§ **The problem**: Your answer should be every line of the records that contains the word "variety".
[Extracted information Boundary: Start]
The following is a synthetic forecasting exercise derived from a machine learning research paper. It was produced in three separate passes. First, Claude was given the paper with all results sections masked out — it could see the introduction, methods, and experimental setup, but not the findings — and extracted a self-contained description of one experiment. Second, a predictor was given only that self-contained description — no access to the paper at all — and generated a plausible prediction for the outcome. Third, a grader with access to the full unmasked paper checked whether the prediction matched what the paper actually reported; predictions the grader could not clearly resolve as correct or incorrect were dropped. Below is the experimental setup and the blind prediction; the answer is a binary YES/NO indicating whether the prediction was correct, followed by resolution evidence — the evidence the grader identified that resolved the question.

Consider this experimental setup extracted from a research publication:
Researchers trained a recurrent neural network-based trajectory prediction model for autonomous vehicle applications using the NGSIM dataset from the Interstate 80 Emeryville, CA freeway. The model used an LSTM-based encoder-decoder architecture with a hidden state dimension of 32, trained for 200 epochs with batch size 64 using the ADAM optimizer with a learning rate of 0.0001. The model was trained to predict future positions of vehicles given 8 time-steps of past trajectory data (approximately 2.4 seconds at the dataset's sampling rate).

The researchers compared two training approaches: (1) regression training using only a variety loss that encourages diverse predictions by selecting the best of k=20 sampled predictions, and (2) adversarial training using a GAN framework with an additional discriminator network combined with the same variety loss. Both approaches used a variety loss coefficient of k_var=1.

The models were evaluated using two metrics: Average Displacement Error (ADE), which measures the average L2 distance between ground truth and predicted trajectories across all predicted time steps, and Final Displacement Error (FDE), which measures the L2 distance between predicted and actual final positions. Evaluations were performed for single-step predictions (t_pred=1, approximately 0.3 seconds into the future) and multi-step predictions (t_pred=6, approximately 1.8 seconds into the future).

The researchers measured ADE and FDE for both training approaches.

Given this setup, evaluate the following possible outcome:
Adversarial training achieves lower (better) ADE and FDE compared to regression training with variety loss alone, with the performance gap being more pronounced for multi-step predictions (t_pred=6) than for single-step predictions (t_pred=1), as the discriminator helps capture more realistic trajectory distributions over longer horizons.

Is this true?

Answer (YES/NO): NO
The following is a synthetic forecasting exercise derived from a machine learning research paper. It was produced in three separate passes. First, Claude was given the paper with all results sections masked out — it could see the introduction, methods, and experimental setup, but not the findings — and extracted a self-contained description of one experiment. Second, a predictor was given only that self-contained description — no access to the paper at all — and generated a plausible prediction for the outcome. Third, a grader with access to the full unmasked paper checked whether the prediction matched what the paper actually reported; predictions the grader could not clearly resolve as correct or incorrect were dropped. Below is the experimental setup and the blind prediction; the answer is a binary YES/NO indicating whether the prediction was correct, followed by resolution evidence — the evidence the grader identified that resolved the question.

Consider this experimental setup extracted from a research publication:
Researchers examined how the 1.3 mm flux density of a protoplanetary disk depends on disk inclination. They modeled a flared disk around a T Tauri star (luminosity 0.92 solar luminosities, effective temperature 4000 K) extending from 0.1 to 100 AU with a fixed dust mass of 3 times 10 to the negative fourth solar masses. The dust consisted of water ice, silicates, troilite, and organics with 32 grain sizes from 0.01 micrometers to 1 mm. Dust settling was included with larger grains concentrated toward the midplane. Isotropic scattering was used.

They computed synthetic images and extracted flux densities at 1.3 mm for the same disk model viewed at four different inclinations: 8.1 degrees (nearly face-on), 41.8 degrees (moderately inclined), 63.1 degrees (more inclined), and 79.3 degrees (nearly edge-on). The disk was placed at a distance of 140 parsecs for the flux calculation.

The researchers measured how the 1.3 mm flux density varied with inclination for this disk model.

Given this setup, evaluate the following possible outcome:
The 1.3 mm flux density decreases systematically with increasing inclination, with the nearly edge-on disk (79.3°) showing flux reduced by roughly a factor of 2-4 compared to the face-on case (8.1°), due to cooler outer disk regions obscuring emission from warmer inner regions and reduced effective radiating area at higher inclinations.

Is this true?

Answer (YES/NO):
[Extracted information Boundary: End]
§ **Output of the exercise**:
The researchers compared two training approaches: (1) regression training using only a variety loss that encourages diverse predictions by selecting the best of k=20 sampled predictions, and (2) adversarial training using a GAN framework with an additional discriminator network combined with the same variety loss. Both approaches used a variety loss coefficient of k_var=1.
Adversarial training achieves lower (better) ADE and FDE compared to regression training with variety loss alone, with the performance gap being more pronounced for multi-step predictions (t_pred=6) than for single-step predictions (t_pred=1), as the discriminator helps capture more realistic trajectory distributions over longer horizons.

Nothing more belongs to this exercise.